Help with proof involving Eisenstein's criterion

Question

Let $a\in\mathbb {Z}[X]$ and suppose that $2a\in\mathbb {Z}[X]$ is Eisenstein with respect to a prime $p\in\mathbb {Z}$.

How can I prove that $a$ is an Eisenstein polynomial with respect to $p$?

Any help would be greatly appreciated!

Answer 1

Hint 1 Show that $p \neq 2$. To do this, use $p\nmid 2a_n$.

Hint 2: If $p|2a_k$ and $p \neq 2$ deduce that $p|a_k$.

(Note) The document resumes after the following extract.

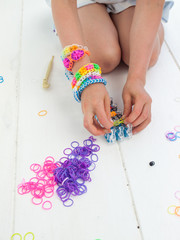 kneeling childs hands making a multicoloured elastic band bracel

Hint 3: If $p^2 \nmid 2a_0$ show that $p^2 \nmid a_0$.

Answer 2

$$\begin{align} &\ \ \ \ \overbrace{p\nmid 2a_n,\ \ \ \ p\mid 2a_{n-1},\ldots, p\mid 2a_0,\ p^2\nmid 2a_0}^{\textstyle 2a(x)\ {\rm is}\ p\text{-Eisenstein}}\\[.1em] \Longrightarrow\ &p\nmid 2,\, \underbrace{p\nmid a_n,\ p\mid\ a_{n-1},\,\ldots,\, p\mid a_0,\ \ p^2\nmid a_0}_{\textstyle a(x)\ {\rm is}\ p\text{-Eisenstein}}\\[.5em] &\ \ \ \text{since }\,p\nmid 2,\ p\mid 2a_i\,\Rightarrow\, p\mid a_i\ \ \rm by\ Euclid \end{align}\qquad$$

More conceptually recall the key idea in Eisenstein is the $\,a(x) \equiv cx^n\pmod{\!p}\,$ is (an associate) of a prime power $\,x^n\,$ and prime products factor uniquely. But this form is preserved by unit scalings, i.e.

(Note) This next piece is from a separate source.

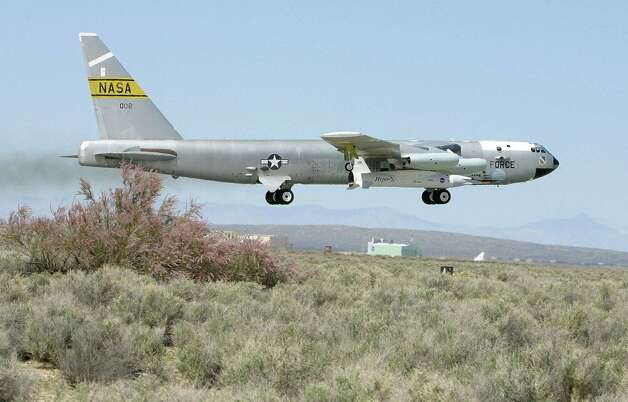 A B-52 takes off with the experimental NASA X-43A attached on March  27, 2004 from Edwards Air Force Base in California. During this flight, the X-43A reached Mach 6.8,  setting a short-lived speed record. Photo: ROBYN BECK, AFP/Getty Images / 2004 AFP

$$\begin{align}\bmod p\!:\,\ 2a(x) &\equiv c\ x^n,\ \ c\not\equiv 0,\ \ p^2\nmid 2a(0)\\[.3em] \Rightarrow\, 2\not\equiv 0,\ a(x)&\equiv \bar c\, x^n,\,\ \bar c\not\equiv 0,\ \ p^2\nmid a(0),\,\ \bar c = c/2\end{align}\qquad$$

Answer 3

If

$2a(x) \in \Bbb Z[x] \tag 1$

is Eisenstein with respect to $p \in \Bbb P$, then $p \ne 2$ since Eisenstein forbids $p \mid 2a_n$, where

$a(x) = \displaystyle \sum_0^n a_i x^i \in \Bbb Z[x]; \tag 2$

since

$p \not \mid 2a_n, \tag 3$

we immediately have

$p \not \mid a_n; \tag 4$

with $p \ne 2$ and

$p \mid 2a_i, \; 0 \le i < n, \tag 5$

we may infer

$p \mid a_i, \; 0 \le i < n; \tag 6$

this follows from the well-known property of primes:

$p \mid ab \Longleftrightarrow [p \mid a] \vee [p \mid b]; \tag 7$

and if $p \ne 2$ and

$p^2 \mid 2a_0, \tag 8$

then

$\exists r \in \Bbb Z, \; p^2r = 2a_0, \tag 9$

whence

$p \mid 2a_0 \Longrightarrow p \mid a_0 \Longrightarrow \exists s \in \Bbb Z, \; ps = a_0, \tag{10}$

from which

$p^2r = 2ps; \tag{11}$

thus

$pr = 2s \Longrightarrow p \mid s \Longrightarrow \exists t \in \Bbb Z, \; s = pt; \tag{12}$

now in light of (10) we may write

$p^2t = a_0 \Longrightarrow p^2 \mid a_0. \tag{13}$

(4), (6) and (13) together show that $a(x)$ is $p$-Eisenstein, that is, Eisenstein with respect to $p \in \Bbb P$, as desired.